Please reproduce every item below word for word, leaving the pictures out.

[start]

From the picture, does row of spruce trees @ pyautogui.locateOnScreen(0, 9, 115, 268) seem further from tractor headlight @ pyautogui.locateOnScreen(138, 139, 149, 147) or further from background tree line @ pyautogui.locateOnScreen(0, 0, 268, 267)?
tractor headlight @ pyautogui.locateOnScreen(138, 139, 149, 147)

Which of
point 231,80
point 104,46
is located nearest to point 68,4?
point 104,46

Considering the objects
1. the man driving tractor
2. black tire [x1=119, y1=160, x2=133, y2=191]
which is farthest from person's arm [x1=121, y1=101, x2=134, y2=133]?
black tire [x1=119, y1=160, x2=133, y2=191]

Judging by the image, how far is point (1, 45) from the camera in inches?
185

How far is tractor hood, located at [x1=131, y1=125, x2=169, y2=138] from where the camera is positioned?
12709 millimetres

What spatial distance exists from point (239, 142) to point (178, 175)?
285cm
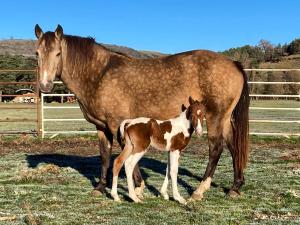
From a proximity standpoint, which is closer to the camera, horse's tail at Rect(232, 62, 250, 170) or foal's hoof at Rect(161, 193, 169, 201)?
foal's hoof at Rect(161, 193, 169, 201)

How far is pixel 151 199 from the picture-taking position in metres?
5.79

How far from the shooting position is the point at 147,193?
20.2ft

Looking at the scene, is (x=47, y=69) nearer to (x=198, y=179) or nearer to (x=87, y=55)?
(x=87, y=55)

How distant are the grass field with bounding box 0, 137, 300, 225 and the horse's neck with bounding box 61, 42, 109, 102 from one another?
57.7 inches

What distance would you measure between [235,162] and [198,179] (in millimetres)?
1123

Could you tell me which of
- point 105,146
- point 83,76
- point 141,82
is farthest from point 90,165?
point 141,82

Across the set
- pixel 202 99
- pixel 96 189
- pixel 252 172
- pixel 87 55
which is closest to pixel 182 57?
pixel 202 99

[end]

● The response
From the picture, does row of spruce trees @ pyautogui.locateOnScreen(0, 9, 115, 268) seem further from tractor headlight @ pyautogui.locateOnScreen(138, 139, 149, 147) or further from background tree line @ pyautogui.locateOnScreen(0, 0, 268, 267)?
tractor headlight @ pyautogui.locateOnScreen(138, 139, 149, 147)

Which of
point 231,80
point 104,46
is located nearest to point 68,4?
point 104,46

Considering the objects
1. the man driving tractor
2. black tire [x1=119, y1=160, x2=133, y2=191]
which is farthest from person's arm [x1=121, y1=101, x2=134, y2=133]?
black tire [x1=119, y1=160, x2=133, y2=191]

Judging by the image, how far is point (1, 45) from the camera in inches?
185

How far is tractor hood, located at [x1=131, y1=125, x2=169, y2=138] from where the camera is positioned?
12709 millimetres

What spatial distance exists from point (239, 142) to point (178, 175)?
285cm
From a proximity standpoint, which is closer to the camera, horse's tail at Rect(232, 62, 250, 170) or foal's hoof at Rect(161, 193, 169, 201)?
foal's hoof at Rect(161, 193, 169, 201)

How far is pixel 151 199 from the picture-taking position in metres?
5.79

How far from the shooting position is the point at 147,193?
20.2ft

Looking at the scene, is (x=47, y=69) nearer to (x=198, y=179) or nearer to (x=87, y=55)?
(x=87, y=55)

How distant are the grass field with bounding box 0, 137, 300, 225 and the horse's neck with bounding box 61, 42, 109, 102 from one another?
57.7 inches

What distance would you measure between [235,162] and [198,179] (in millimetres)?
1123

Could you tell me which of
- point 105,146
- point 83,76
- point 141,82
is farthest from point 90,165?
point 141,82

Across the set
- pixel 202 99
- pixel 96 189
- pixel 252 172
- pixel 87 55
which is closest to pixel 182 57?
pixel 202 99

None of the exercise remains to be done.